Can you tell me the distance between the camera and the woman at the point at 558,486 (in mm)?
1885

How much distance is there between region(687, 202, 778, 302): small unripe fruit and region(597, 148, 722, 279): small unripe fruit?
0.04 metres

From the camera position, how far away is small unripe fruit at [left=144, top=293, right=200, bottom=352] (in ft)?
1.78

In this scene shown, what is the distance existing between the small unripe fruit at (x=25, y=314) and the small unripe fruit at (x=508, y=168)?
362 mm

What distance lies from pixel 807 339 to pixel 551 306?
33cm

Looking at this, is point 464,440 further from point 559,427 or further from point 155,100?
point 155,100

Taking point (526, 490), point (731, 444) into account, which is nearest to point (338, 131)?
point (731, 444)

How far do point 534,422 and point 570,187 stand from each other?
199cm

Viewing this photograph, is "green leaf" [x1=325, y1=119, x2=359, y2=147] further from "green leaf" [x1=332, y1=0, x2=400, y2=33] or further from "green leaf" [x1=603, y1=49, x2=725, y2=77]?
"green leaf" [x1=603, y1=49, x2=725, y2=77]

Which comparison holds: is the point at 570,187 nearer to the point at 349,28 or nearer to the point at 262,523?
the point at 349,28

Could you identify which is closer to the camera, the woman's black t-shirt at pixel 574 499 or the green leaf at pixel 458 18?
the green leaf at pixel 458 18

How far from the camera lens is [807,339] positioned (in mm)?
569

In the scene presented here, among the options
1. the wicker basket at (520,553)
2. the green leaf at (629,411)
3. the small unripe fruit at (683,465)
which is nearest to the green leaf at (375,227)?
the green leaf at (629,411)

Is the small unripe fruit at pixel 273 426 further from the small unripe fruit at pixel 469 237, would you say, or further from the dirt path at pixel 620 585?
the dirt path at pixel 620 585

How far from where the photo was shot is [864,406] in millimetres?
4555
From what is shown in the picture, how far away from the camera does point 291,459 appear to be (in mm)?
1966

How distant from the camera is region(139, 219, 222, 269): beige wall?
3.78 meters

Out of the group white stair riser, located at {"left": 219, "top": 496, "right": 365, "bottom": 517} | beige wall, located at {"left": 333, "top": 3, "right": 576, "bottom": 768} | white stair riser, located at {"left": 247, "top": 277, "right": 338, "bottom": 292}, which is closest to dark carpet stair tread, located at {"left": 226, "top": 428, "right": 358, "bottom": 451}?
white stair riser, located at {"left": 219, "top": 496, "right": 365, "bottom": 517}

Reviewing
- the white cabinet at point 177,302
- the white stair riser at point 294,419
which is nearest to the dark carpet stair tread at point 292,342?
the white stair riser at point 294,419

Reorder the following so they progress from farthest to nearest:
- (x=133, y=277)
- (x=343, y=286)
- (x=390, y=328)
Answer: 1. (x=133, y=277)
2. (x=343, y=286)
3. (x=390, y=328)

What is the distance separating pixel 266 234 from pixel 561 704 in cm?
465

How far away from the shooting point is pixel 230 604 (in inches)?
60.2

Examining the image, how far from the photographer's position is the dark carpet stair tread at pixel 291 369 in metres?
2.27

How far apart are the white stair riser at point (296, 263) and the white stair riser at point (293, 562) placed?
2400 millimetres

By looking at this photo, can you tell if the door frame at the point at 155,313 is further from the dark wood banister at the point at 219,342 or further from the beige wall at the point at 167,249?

··········

• REQUEST
Could you rescale the records from the start through the line that contains "0.04 metres", including both ends and nothing beyond them? Give each of those lines again, requests included, and multiply every distance in the answers by 0.75, rounding to the same number of decimal places it had, with halves rounded up.

• TASK SOLUTION
Can you tell me the distance between the camera and the woman at the point at 558,486 (in mm)?
1414

How much distance is there between region(687, 202, 778, 302): small unripe fruit and region(597, 148, 722, 279): small unripe fruit?
0.03 metres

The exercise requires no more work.